After you die, your Steam games will be stuck in legal limbo
It turns out that digital rights management and its consequences extend even beyond your passing when it comes to Steam. Valve has made it clear that no, you cannot will your Steam account or games to someone else when you die.
The issue of digital game inheritability gained renewed attention this week as a ResetEra poster quoted a Steam support response asking about transferring Steam account ownership via a last will and testament. Unfortunately, Steam accounts and games are non-transferable" the response reads. Steam Support can't provide someone else with access to the account or merge its contents with another account. I regret to inform you that your Steam account cannot be transferred via a will."
Kyle Orland at Ars Technica
My wife and I make sure we know each other's passwords and login credentials to the most important accounts and services in our lives, since an accident can happen at any time, and we'd like to be somewhat prepared - as much as you can be, under the circumstances - for if something happens. I never even considered merging Steam accounts, but at least granting access to the person named in your will or your legal heir seems like something a service like Steam should be legally obliged to do.

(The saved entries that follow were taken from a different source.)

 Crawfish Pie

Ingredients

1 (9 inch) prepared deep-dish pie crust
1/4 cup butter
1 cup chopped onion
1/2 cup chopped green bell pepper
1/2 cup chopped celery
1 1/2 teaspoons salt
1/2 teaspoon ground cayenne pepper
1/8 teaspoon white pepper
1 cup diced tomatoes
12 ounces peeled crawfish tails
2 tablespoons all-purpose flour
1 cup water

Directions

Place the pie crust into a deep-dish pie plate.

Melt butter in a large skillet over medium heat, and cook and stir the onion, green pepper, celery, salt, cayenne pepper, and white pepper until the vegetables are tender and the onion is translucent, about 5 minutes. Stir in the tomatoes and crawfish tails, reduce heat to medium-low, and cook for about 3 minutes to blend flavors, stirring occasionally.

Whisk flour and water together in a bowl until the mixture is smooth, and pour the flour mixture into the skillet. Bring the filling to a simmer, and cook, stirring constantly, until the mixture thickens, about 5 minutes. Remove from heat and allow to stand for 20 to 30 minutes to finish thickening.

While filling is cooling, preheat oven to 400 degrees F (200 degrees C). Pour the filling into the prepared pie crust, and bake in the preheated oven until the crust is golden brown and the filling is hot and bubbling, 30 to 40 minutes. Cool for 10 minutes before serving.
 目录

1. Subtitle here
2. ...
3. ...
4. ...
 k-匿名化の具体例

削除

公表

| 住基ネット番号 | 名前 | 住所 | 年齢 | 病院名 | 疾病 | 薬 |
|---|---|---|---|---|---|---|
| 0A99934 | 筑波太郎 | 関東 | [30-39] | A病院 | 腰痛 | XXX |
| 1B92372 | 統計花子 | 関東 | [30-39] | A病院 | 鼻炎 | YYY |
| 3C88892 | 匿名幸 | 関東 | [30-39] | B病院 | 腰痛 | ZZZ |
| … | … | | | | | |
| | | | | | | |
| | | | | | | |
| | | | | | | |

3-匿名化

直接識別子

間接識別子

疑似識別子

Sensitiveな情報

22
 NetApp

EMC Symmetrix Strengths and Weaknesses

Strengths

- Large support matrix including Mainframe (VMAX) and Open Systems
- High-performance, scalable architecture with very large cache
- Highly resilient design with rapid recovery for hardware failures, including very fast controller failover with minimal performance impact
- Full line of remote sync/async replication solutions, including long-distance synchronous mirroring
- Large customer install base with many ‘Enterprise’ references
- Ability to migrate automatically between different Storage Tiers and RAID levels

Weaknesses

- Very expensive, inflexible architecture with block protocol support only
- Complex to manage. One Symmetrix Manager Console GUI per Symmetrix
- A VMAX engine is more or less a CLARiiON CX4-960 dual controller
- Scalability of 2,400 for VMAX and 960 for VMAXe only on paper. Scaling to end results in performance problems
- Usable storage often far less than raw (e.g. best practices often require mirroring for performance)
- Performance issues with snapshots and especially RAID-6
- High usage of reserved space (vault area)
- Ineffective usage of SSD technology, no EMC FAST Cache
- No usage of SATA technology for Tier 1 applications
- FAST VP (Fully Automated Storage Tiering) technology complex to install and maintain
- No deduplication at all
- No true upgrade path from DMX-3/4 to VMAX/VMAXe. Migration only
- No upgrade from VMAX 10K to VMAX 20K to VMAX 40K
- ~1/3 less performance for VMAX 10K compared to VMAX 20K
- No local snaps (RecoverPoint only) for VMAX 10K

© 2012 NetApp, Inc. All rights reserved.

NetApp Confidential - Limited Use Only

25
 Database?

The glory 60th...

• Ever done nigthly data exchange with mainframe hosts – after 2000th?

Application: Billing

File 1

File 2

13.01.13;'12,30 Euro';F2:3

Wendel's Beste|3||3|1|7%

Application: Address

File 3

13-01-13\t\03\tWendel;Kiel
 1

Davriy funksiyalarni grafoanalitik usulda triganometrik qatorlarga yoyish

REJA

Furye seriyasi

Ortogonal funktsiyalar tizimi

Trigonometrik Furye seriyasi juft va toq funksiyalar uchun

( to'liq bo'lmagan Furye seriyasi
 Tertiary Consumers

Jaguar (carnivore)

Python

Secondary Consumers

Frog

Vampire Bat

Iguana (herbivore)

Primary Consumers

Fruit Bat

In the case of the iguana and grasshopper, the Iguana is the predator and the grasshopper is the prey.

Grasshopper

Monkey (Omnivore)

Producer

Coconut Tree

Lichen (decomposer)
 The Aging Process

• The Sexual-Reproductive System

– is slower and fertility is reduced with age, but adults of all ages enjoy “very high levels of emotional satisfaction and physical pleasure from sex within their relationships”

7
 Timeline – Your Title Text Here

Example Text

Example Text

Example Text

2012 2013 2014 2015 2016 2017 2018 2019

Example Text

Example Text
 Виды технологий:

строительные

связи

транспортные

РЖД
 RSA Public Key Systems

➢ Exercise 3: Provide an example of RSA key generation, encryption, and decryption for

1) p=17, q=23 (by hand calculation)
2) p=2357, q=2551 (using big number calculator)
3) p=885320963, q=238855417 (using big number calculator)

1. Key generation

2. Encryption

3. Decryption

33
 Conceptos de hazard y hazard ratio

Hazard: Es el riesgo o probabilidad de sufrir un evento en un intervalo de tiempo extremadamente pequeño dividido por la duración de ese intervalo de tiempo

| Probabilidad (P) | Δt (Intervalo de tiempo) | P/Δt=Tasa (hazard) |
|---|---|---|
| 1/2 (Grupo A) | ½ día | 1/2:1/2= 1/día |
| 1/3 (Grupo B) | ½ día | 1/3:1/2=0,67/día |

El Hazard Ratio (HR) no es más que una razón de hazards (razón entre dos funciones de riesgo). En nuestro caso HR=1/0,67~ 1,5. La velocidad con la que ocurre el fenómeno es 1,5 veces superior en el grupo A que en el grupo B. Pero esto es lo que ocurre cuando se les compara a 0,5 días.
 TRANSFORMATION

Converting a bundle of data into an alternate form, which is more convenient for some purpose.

I don't think Steam's position here - which is probably par for the course - is tenable in the long-term. Over the coming years and decades, we're going to see more and more people who grew up almost entirely online pass away, leaving behind various accounts, digital purchases, and related matters, and loved ones and heirs will want access to those. At some point over the coming decades, there's going to be a few high-profile cases in the media about something like this, and it's going to spur lawmakers into drafting up legislation to make account and digital goods transfers to heirs and loved ones not a courtesy, but a requirement.
In the meantime, if you have a designated heir, like your children, a spouse, or whatever, make sure they can somehow gain access to your accounts and digital goods, by writing stuff down on paper and putting it somewhere safe or something similar. Again - you never know when you might... Expire.